In this task, we would like you to imagine that you are living, thousands of years ago, in the grasslands of a foreign land, and have just parented a baby. Over the next few months, you’ll need to provide care and nourishment for your baby and help him/her grow. We are going to show you a list of words, and we would like you to rate how relevant each of these words would be for you in this child-rearing situation. Some of the words may be relevant and others may not - it’s up to you to decide.

Adopted Parenting Scenario (Experiment 1, 2, 3)

In this task, we would like you to imagine that you are living, thousands of years ago, in the grasslands of a foreign land, and have just came across a baby that is not yours. Over the next few months, you’ll need to provide care and nourishment for this baby that is not yours and help him/her grow. We are going to show you a list of words, and we would like you to rate how relevant each of these words would be for you in this adopted child-rearing situation. Some of the words may be relevant and others may not - it’s up to you to decide.

◆ Raw records
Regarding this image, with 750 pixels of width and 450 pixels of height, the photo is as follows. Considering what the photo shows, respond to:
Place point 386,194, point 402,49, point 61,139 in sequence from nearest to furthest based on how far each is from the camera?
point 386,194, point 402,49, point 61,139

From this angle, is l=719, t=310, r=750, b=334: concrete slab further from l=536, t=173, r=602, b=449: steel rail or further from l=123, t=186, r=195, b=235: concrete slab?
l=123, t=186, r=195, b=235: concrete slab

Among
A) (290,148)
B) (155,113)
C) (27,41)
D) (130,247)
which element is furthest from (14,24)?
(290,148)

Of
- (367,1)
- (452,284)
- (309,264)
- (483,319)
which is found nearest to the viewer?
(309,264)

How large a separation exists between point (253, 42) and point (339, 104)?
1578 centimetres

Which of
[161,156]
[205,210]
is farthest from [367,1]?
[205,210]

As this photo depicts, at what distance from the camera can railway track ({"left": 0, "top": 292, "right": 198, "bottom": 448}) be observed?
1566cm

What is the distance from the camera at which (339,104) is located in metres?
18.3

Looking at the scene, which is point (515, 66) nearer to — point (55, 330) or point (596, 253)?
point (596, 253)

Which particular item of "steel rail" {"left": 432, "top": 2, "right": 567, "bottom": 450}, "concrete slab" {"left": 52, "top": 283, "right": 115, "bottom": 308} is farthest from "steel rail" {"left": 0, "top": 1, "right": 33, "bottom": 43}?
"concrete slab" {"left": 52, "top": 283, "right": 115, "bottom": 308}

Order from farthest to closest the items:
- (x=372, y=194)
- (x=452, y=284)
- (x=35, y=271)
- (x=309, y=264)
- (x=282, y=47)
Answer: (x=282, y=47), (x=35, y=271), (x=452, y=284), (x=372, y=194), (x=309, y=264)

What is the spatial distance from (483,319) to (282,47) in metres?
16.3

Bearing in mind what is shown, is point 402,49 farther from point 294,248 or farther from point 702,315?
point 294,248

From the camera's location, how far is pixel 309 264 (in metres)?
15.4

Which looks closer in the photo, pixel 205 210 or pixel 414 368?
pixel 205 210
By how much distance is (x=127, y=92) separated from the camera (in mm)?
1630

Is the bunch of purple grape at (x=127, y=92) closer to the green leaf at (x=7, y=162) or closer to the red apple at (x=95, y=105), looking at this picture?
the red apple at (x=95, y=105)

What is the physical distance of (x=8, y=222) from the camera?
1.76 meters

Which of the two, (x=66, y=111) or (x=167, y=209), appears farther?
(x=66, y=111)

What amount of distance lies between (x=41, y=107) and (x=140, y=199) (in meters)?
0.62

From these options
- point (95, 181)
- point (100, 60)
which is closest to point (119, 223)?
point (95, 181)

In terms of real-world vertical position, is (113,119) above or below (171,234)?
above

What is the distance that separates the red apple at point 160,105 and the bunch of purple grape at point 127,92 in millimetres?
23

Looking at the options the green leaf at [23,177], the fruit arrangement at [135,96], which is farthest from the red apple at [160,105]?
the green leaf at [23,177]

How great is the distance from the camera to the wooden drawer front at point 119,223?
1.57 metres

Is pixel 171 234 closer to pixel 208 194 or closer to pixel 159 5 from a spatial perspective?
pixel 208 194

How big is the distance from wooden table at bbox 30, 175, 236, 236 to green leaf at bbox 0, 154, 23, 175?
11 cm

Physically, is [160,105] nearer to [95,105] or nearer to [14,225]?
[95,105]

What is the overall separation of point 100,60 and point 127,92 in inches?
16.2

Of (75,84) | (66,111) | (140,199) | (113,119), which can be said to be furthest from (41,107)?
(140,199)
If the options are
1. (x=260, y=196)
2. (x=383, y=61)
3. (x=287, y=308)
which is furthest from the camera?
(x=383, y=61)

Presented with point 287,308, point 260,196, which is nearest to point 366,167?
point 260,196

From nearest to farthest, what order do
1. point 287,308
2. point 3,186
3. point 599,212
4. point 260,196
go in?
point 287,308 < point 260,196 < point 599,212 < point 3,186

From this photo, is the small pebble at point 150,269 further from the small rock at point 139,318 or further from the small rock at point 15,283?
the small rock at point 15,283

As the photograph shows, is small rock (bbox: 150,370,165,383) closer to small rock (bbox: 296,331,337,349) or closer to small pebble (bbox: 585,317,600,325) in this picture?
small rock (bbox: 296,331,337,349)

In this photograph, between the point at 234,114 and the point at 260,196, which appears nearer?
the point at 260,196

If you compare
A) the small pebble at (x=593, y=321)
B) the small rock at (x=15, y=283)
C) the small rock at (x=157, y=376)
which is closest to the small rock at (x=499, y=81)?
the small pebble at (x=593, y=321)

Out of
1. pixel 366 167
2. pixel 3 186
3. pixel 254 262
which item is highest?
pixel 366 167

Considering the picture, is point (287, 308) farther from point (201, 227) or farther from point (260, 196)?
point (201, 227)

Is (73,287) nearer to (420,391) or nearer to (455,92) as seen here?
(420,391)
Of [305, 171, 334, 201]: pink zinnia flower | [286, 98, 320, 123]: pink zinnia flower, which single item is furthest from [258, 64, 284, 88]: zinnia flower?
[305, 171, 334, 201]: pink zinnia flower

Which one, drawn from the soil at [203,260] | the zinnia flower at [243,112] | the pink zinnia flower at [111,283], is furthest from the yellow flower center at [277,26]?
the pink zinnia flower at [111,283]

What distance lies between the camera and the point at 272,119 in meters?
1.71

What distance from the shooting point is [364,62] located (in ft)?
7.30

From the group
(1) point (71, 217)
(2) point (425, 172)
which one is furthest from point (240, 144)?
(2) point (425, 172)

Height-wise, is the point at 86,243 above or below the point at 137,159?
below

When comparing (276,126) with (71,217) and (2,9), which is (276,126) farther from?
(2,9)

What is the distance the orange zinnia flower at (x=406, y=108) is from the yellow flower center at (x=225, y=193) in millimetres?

◆ Problem set
[a] Reproduce the entries word for word, from the very first line up to and including the line that contains "1578 centimetres".
[b] Carry on writing the parenting scenario instructions from the point where they stop.
The parenting scenario text and the entries are separate, unrelated material.

◆ Answers below
[a]
Regarding this image, with 750 pixels of width and 450 pixels of height, the photo is as follows. Considering what the photo shows, respond to:
Place point 386,194, point 402,49, point 61,139 in sequence from nearest to furthest based on how far each is from the camera?
point 386,194, point 402,49, point 61,139

From this angle, is l=719, t=310, r=750, b=334: concrete slab further from l=536, t=173, r=602, b=449: steel rail or further from l=123, t=186, r=195, b=235: concrete slab?
l=123, t=186, r=195, b=235: concrete slab

Among
A) (290,148)
B) (155,113)
C) (27,41)
D) (130,247)
which element is furthest from (14,24)?
(290,148)

Of
- (367,1)
- (452,284)
- (309,264)
- (483,319)
which is found nearest to the viewer?
(309,264)

How large a separation exists between point (253, 42) and point (339, 104)?
1578 centimetres

[b]
Pet-Raising Scenario (Experiment 1)

In this task, we would like you to imagine that you are living, thousands of years ago, in the grasslands of a foreign land, and have just domesticated a young, wild dog. Over the next few months, you’ll need to provide care and nourishment for this dog and help it grow. We are going to show you a list of words, and we would like you to rate how relevant each of these words would be for you in this pet-raising situation. Some of the words may be relevant and others may not - it’s up to you to decide.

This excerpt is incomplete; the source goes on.